(Dataset items)
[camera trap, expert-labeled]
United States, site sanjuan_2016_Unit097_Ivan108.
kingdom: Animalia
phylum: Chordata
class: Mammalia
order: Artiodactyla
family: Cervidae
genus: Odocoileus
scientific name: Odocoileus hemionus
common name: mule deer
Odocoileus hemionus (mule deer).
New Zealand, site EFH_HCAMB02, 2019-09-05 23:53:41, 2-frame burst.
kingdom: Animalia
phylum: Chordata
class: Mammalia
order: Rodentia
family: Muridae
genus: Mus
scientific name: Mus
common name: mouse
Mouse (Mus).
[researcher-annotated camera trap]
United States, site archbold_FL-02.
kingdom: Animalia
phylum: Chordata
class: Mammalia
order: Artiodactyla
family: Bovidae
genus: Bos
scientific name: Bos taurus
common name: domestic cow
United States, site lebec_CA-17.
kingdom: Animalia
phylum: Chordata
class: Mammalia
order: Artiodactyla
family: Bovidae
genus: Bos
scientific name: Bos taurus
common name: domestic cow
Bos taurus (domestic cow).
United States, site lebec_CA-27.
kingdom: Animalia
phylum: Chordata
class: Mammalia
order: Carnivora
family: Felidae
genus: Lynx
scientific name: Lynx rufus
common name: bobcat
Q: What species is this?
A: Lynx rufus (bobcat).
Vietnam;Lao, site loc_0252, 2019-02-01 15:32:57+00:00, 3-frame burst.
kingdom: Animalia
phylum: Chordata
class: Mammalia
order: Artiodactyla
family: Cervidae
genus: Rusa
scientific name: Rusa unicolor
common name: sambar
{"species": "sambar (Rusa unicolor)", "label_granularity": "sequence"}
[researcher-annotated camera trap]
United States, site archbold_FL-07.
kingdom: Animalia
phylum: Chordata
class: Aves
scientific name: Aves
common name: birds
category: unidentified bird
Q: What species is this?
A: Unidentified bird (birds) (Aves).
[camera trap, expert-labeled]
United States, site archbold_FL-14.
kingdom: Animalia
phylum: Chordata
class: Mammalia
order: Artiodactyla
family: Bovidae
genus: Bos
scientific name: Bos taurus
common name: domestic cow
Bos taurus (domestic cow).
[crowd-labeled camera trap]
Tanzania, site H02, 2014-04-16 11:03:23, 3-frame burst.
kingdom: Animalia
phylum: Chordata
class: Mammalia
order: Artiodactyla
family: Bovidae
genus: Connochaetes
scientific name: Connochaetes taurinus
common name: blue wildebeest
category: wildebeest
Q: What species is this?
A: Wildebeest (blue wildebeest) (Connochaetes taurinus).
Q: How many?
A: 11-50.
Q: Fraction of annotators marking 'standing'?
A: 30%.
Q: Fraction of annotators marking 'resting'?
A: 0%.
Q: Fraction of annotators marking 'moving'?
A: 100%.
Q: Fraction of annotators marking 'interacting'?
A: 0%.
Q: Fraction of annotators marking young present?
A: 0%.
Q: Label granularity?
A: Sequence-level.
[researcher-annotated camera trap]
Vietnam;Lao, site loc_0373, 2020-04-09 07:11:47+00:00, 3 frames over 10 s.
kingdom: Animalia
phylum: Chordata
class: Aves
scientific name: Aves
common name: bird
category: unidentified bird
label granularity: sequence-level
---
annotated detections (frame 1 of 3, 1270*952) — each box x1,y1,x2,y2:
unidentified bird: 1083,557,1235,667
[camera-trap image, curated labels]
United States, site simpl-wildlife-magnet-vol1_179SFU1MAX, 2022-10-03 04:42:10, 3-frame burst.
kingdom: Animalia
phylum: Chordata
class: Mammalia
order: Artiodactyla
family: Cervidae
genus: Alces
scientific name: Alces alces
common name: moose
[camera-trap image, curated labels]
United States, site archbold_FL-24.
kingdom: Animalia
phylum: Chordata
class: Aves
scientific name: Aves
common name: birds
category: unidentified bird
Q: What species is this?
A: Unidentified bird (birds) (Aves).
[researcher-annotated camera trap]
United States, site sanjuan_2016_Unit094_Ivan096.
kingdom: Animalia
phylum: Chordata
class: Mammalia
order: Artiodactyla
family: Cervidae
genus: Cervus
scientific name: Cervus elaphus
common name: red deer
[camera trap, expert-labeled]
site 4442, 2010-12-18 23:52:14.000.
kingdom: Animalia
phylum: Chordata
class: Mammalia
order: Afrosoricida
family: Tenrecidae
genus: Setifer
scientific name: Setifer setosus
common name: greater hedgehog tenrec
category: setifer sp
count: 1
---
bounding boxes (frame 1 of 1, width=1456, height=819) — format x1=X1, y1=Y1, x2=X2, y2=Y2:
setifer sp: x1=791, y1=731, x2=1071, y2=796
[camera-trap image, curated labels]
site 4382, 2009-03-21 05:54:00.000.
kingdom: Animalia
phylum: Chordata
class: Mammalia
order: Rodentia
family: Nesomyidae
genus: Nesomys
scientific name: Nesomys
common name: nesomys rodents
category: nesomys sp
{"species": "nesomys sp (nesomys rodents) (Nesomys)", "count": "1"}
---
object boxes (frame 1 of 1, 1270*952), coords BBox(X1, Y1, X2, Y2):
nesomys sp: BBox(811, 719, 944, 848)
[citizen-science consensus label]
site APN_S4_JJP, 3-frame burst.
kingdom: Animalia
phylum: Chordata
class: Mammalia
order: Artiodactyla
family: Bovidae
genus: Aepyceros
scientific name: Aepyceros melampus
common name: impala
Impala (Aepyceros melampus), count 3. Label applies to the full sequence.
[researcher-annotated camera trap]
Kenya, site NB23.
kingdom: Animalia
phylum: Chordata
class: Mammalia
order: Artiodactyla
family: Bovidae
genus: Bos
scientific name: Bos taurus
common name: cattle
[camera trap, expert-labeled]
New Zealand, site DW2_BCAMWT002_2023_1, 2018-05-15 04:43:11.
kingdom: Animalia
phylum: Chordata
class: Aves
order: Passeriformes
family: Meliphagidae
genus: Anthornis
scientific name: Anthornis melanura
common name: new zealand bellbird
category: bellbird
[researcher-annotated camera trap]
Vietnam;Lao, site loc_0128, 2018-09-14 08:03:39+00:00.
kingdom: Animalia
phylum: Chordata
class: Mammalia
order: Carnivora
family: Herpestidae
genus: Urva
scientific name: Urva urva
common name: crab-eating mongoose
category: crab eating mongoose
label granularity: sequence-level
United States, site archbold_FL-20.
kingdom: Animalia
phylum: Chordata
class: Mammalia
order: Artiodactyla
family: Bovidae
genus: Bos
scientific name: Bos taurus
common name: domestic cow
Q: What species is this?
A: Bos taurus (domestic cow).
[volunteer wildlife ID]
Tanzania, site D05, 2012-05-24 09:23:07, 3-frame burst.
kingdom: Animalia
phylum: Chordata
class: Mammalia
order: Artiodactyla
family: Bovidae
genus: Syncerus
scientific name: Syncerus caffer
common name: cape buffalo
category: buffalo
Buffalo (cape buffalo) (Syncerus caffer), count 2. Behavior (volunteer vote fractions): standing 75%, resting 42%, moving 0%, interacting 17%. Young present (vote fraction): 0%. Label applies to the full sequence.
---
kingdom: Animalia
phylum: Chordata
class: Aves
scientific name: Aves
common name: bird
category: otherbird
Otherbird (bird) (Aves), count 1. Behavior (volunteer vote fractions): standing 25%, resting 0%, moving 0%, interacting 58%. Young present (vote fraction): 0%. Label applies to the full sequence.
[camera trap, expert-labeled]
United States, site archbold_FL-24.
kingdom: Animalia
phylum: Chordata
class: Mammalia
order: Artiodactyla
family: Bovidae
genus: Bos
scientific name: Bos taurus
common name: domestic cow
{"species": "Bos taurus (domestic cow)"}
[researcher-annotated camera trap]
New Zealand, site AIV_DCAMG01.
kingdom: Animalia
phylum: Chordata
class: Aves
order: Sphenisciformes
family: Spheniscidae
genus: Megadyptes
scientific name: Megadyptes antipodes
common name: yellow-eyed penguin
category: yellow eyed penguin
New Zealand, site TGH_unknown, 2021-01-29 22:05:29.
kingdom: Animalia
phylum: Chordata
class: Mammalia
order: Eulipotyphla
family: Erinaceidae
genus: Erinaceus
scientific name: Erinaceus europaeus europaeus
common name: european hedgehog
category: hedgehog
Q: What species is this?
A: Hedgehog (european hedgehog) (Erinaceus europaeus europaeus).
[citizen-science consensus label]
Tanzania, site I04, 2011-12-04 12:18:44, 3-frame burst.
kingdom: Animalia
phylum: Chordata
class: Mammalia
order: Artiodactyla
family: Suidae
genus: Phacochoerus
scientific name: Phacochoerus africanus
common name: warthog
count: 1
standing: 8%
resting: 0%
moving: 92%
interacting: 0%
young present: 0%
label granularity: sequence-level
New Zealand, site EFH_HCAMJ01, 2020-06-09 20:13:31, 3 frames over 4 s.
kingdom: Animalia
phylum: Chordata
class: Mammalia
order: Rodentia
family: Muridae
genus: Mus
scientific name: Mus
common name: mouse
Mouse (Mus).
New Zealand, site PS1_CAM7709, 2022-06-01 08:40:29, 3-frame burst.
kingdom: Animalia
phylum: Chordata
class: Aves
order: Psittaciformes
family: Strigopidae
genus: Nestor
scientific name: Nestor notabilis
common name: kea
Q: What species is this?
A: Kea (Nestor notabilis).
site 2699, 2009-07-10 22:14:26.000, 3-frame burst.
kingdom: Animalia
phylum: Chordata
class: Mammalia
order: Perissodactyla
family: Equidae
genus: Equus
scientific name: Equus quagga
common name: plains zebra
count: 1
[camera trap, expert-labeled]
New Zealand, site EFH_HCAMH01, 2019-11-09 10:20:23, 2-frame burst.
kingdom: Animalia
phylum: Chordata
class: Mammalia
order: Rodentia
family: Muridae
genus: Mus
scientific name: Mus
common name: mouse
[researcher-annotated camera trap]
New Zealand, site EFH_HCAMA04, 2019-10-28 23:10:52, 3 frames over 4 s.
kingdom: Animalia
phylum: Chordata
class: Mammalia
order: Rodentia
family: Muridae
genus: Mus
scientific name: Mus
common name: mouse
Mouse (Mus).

ABOUT THIS TASK: Filter the entries down to the lines with the word "States" in them, and copy those lines.

COMPLETED TASK:
United States, site sanjuan_2016_Unit097_Ivan108.
United States, site archbold_FL-02.
United States, site lebec_CA-17.
United States, site lebec_CA-27.
United States, site archbold_FL-07.
United States, site archbold_FL-14.
United States, site simpl-wildlife-magnet-vol1_179SFU1MAX, 2022-10-03 04:42:10, 3-frame burst.
United States, site archbold_FL-24.
United States, site sanjuan_2016_Unit094_Ivan096.
United States, site archbold_FL-20.
United States, site archbold_FL-24.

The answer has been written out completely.